:: Work to be completed ::
From the entries that follow, copy each line in which "impala" appears.
[Opening Input for this task section]
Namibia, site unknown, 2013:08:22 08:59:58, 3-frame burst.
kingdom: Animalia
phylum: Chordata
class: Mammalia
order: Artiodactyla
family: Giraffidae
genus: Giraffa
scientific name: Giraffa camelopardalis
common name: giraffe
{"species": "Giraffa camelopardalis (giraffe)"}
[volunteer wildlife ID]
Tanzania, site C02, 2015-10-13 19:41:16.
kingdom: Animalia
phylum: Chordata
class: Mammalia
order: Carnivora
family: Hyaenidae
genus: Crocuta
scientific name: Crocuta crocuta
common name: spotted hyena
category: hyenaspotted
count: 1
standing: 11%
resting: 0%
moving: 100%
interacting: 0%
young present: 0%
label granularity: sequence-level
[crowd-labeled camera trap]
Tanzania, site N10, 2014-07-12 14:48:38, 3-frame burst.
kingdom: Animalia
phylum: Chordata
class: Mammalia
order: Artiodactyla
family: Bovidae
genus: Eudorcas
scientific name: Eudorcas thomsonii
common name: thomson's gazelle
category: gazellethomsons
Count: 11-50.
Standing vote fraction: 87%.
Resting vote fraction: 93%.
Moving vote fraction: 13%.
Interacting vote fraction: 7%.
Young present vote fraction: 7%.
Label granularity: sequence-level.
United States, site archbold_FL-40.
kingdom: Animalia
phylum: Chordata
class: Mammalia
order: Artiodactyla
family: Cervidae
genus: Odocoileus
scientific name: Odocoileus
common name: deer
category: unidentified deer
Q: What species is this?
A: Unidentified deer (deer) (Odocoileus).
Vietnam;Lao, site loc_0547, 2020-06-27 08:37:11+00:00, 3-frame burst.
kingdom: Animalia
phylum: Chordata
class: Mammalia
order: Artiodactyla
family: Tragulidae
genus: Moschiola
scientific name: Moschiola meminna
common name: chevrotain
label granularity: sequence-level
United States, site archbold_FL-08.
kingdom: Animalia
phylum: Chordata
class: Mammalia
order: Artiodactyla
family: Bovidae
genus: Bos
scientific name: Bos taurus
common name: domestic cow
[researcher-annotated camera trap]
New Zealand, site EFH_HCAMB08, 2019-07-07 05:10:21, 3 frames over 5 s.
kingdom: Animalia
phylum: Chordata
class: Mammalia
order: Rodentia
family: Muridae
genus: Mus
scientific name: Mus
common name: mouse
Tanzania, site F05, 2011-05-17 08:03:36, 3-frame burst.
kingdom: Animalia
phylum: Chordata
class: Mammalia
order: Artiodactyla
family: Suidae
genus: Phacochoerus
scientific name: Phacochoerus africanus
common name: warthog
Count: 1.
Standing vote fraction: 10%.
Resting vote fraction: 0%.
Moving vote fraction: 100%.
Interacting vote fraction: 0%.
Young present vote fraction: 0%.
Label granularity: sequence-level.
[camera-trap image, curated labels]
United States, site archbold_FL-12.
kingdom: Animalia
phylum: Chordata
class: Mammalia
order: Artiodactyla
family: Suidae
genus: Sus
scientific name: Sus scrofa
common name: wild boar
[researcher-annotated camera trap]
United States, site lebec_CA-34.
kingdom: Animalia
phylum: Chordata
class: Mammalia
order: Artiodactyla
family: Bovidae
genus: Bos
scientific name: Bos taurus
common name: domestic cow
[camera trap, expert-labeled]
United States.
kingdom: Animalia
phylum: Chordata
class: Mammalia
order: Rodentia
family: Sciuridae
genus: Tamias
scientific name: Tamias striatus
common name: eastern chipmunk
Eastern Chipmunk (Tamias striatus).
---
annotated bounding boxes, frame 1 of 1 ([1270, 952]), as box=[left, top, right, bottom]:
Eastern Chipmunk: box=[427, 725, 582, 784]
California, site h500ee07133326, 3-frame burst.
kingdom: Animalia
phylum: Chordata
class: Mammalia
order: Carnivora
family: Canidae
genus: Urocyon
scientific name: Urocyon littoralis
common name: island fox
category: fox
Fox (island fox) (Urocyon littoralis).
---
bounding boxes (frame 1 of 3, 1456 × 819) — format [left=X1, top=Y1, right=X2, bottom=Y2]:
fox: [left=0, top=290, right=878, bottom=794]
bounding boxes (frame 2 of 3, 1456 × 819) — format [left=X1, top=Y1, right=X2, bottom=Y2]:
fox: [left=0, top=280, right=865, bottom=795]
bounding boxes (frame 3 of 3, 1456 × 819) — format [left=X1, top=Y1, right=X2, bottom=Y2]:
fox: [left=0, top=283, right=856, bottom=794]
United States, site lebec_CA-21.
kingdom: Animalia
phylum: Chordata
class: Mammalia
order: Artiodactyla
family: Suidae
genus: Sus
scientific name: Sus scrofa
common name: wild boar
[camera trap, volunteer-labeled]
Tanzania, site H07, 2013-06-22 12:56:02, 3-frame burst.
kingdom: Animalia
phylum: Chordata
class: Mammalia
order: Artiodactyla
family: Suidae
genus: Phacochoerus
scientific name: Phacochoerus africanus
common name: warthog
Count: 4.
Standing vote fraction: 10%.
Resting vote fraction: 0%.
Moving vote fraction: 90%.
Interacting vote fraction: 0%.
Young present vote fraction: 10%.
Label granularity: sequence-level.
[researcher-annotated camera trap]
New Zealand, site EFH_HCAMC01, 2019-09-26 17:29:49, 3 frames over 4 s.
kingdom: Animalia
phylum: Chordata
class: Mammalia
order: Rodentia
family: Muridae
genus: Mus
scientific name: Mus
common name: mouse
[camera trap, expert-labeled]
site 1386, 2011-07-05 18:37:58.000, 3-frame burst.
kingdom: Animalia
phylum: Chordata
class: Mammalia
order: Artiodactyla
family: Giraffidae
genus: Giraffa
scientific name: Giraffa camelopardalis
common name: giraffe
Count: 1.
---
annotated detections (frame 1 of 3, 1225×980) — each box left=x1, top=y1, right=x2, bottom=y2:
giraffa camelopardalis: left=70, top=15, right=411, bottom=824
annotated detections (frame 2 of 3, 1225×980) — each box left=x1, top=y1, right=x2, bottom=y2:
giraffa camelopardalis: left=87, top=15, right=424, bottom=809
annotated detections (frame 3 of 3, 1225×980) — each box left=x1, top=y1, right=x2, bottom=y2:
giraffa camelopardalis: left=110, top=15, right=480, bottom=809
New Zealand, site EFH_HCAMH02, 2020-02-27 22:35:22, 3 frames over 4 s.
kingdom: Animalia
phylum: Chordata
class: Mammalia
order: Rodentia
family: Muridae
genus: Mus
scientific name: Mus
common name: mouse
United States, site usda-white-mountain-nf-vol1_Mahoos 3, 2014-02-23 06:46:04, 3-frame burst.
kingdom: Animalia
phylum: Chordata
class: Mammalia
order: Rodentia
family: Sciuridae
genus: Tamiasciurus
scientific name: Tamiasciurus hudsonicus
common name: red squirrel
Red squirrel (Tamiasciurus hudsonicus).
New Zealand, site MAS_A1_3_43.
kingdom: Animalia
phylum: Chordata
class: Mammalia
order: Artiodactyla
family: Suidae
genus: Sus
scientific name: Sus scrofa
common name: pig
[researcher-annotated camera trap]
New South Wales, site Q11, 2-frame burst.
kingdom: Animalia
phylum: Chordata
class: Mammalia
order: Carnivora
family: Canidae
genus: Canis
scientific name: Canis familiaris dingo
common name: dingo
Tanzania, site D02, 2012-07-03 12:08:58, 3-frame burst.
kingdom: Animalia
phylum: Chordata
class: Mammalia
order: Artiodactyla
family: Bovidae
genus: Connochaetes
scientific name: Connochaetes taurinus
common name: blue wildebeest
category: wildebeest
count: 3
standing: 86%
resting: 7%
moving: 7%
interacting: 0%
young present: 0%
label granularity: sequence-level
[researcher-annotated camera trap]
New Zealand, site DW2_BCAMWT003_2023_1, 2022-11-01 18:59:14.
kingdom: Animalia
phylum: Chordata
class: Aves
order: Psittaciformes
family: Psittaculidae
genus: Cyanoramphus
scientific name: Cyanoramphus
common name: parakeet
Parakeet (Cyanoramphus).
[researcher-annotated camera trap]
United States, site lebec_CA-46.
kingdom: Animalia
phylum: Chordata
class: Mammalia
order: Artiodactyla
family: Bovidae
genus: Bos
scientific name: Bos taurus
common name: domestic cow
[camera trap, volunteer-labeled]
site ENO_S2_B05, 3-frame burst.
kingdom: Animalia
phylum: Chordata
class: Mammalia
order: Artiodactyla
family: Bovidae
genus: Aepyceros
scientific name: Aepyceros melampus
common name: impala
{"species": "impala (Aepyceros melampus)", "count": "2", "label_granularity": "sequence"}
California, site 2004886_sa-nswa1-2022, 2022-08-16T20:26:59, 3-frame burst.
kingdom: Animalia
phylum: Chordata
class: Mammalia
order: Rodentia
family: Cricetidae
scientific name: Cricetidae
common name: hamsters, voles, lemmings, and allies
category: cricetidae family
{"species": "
[Closing Input for this task section]
:: Written reply ::
common name: impala
{"species": "impala (Aepyceros melampus)", "count": "2", "label_granularity": "sequence"}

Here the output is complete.